Being sick to get well requires us to practice the self-leadership skills noted above. Self-leadership is choosing how we respond to every challenge in our lives, so we continue to grow and learn about ourselves and show up to be our best, in sickness and in health. 


  1. Carol Brooks on November 3, 2020 at 1:41 pm

    Hi Diane, I was so sorry to hear that you had been ill. Yes, to all of your comments – especially the one stating that you feel useless. I’m glad you are back in the groove, and I’m so glad that you were able to use this experience as a learning opportunity. You are a real treasure to so many of us; ie. you go Girl!!!


    • Diane Sieg on November 4, 2020 at 12:32 am

      Hi Carol,

      Thank you for writing. I was just bragging to a class this week about the yogis at Windsor Gardens, one of my favorite classes I ever taught! I hope you are still practicing.

  2. Susan Sealy on November 3, 2020 at 2:20 pm

    Hello Diane!
    I hope you are recovering now . As another high energy person, as you are, it seems like we need to learn the lessons that you listed repeatedly

    I really appreciate your thoughts on this topic and your quotes.
    Take care and thanks, Susan

    • Diane Sieg on November 4, 2020 at 12:30 am

      Hi Susan,

      Lovely to hear from you and thank you for your kind words. I wonder how you are dealing with your new retirement in the middle of COVID?

      Take good care,

  3. Leona on November 3, 2020 at 3:07 pm

    Diane, I hope for you is to remain well. Although my husband survived COVID now, six months later he has had a resurgence of lung and breathing issues. Good news is he is still negative for the virus. So, everyone stay alert – as you know, the world needs more lerts. Just kidding!

    • Diane Sieg on November 4, 2020 at 12:29 am

      Hi Leona,

      I will keep you and your husband in my prayers.

      Take good care,

  4. Jen on November 3, 2020 at 3:53 pm

    Diane, Your message hit home with me today. I’m not feeling well. Not bad enough to stay in bed, but I just feel off. I totally identify with your message about “our self-worth should not be based on what we do.” Great statement! When I finally got to my computer today, the first thing I did was tick off my to-do’s for the day. I felt really accomplished when I completed one list, only to then move to my 2nd list of tasks. I put too much emphasis on what I’m doing instead of how I’m reacting to everything around me. Thanks for the note!

    • Diane Sieg on November 4, 2020 at 12:28 am

      Hi Jen,

      I’m happy to hear you found my message valuable to you. The practice of balancing surrender and tenacity so that we can recover is one I continue to practice. Take good care.

  5. Jeanne Reed on November 4, 2020 at 1:32 am

    Diane, You spoke directly to me. I had emergency surgery in early September and I was knocked down really hard. I have such a hard time being sick or not being well and everything you said is exactly how I feel. I printed the 5 leadership skills that I need to recognize in myself and I will read them often!

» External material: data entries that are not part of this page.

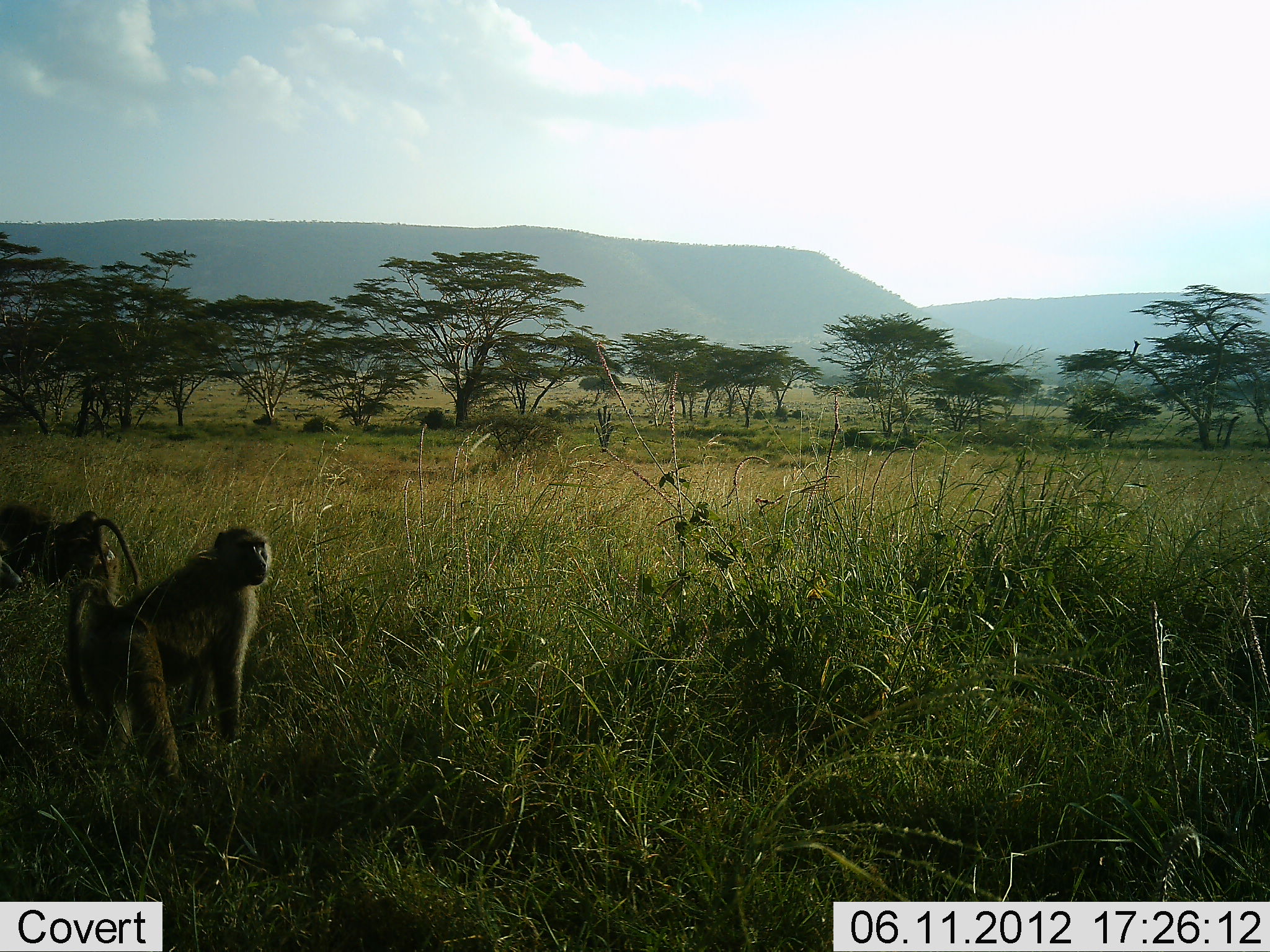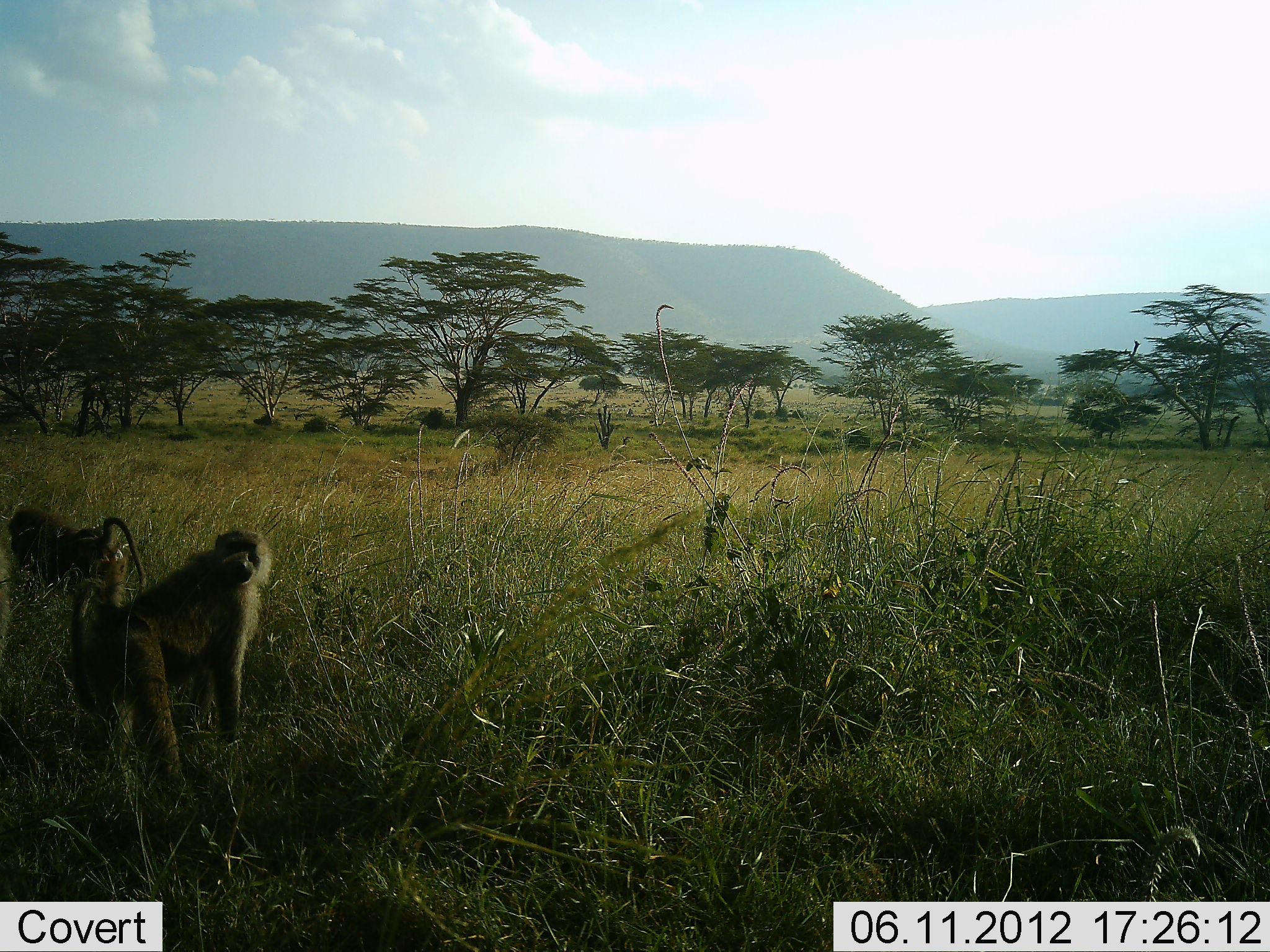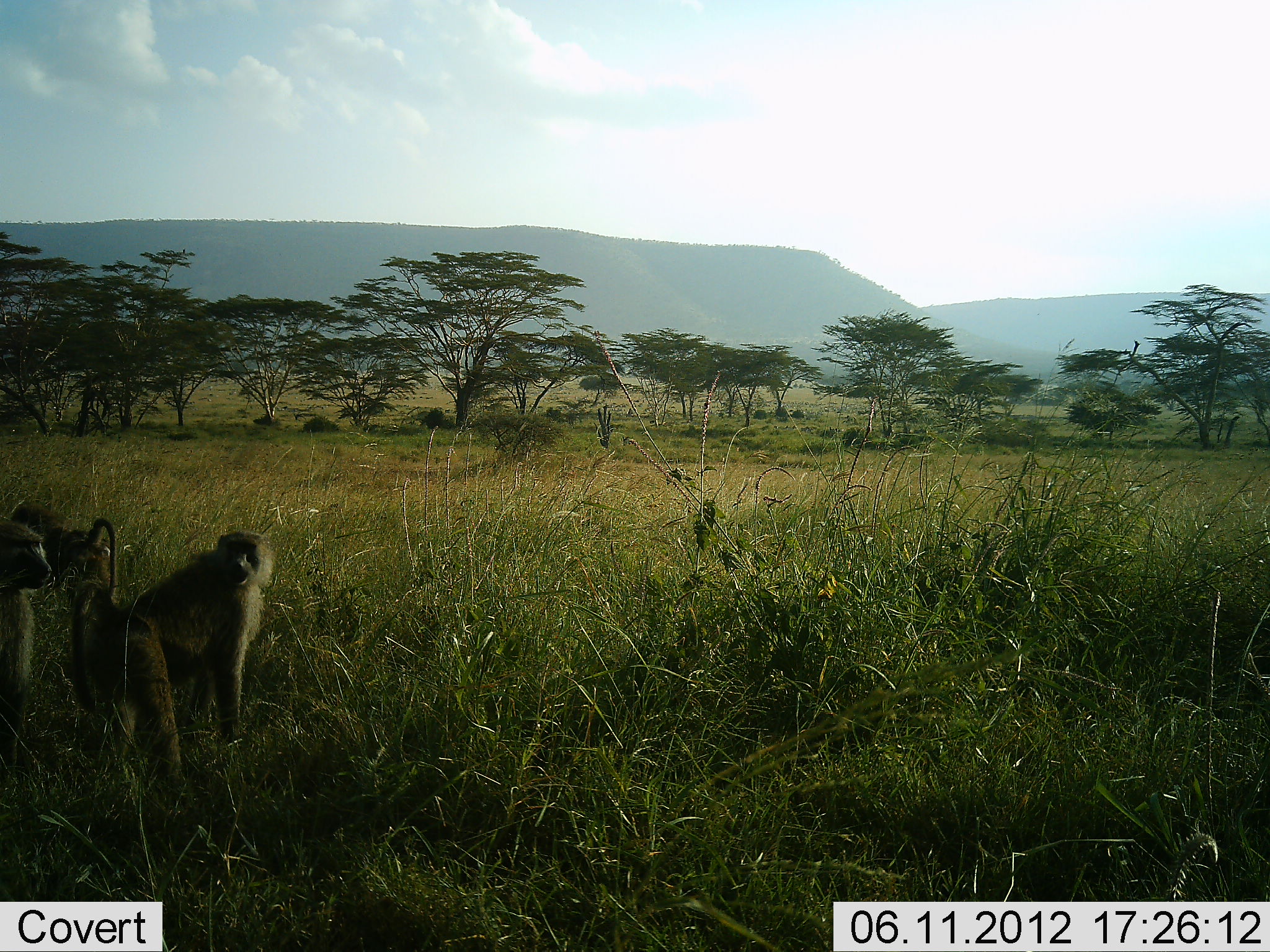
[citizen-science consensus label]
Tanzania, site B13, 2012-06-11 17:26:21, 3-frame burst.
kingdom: Animalia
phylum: Chordata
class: Mammalia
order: Primates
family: Cercopithecidae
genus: Papio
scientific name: Papio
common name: baboon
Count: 3.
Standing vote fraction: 90%.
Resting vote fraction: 20%.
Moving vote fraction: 50%.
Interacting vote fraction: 0%.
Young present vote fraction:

You hit the nail on the head for me. I am recovering well and I feel much better. Thank you so much for your wisdom. I’m glad you are feeling better and you made me feel better also. I love your e-mails. Thank you!

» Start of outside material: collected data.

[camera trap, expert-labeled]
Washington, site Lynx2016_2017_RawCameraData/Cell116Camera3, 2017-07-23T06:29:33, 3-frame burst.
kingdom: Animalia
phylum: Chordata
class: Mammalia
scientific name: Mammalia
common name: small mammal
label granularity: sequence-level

    • Diane Sieg on November 4, 2020 at 2:12 pm

      Hi Jeanne,
      I am so happy to hear you are recovering and found my perspective helpful to you. Self-leadership is an ongoing practice, so be sure to include compassion for yourself in your practice!
      Thank you for writing and take good care.

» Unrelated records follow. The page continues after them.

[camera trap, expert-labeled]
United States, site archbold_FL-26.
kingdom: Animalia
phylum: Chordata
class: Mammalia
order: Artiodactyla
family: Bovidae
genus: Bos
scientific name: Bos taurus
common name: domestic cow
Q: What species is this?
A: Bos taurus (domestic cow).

  6. Neil on November 5, 2020 at 9:22 pm

    Great article! Don’t be too hard on yourself!

  7. Lois L. Salmeron, Dean Emeritus, Ed.D, RN, MSN, MAT, CNE, ANEF Kramer School of Nursing, Oklahoma City University on August 2, 2023 at 5:09 pm

    SO well said….and I think, as a nurse, it is difficult to surrender to the fact that we CAN get sick. Maybe our bodies are telling us to SLOW a little or BE MORE AWARE of ourselves. A positive strategy that I try to use is MINDFULNESS. Be mindful of what I am doing……which is a positive thing.
    Thanks Diane for all that you do.

    • Diane Sieg on August 2, 2023 at 11:20 pm

      Thank you Lois. You are such a great role model for your students and Faculty at Kramer!